The reader that knows anything at all about Moby will know that Play was the pivotal moment in his career, a multimillion seller that was everywhere (to the extent that the reader that thinks they know nothing about Moby will have heard many of the songs from Play hundreds of times).
This, too, was a wildly unpredictable development.
The first half of 2016 was wildly unpredictable. So will be the next six months. And so will be the rest of your life thereafter.
Time for one of my wee competitions.** I will close with one of my favourite quotations on the wildly unpredictable nature of life. Without resorting to the search engine of your choice, can you tell me where I happened upon these words?
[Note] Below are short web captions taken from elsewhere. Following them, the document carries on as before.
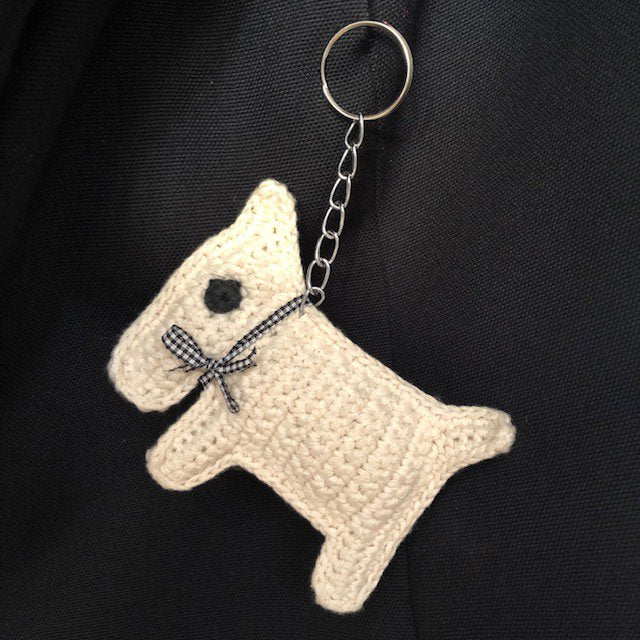 Sleutelhanger hond off-white biologisch katoen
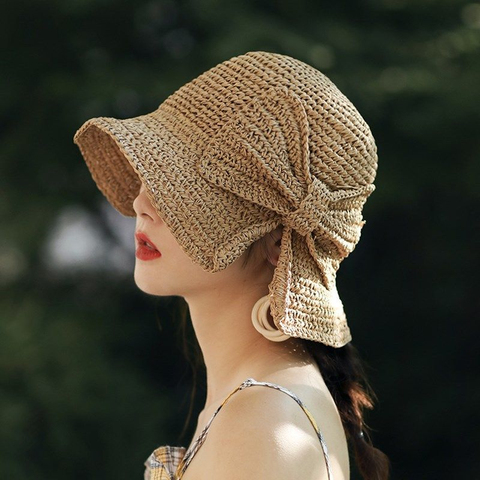 Parent-child 100%Raffia Bow Sun Hat Wide Brim Floppy Summer Hats For Women Beach Panama Straw Dome Bucket Hat Femme Shade Hat ► Photo 1/5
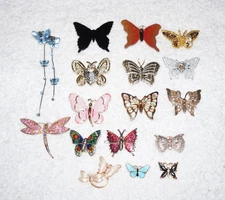 x17 BUTTERFLY LOT Brooch Pin HUGE COLLECTION Antique Bling Rhinestone Metal Fly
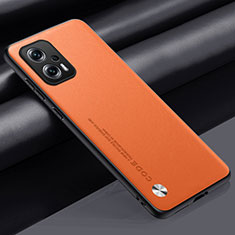 Soft Luxury Leather Snap On Case Cover S01 for Xiaomi Redmi Note 11T Pro 5G Orange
“It’s my belief that history is a wheel. ‘Inconstancy is my very essence,’ says the wheel. ‘Rise up on my spokes if you like but don’t complain when you’re cast back down into the depths. Good times pass away, but then so do the bad. Mutability is our tragedy, but it’s also our hope. The worst of times, like the best, are always passing away.’”
* My interest in this book was piqued by a Guardian interview in which Moby says he can recognise people who’ve read the book:
“They have a look. It’s odd being on the receiving end of
that look. It’s a look of knowing, but it’s also a look of concern.
Like, ‘Is everything OK?’”
** As ever with my competitions I am afraid that it does not offer owt in the way of what one might call “a prize.”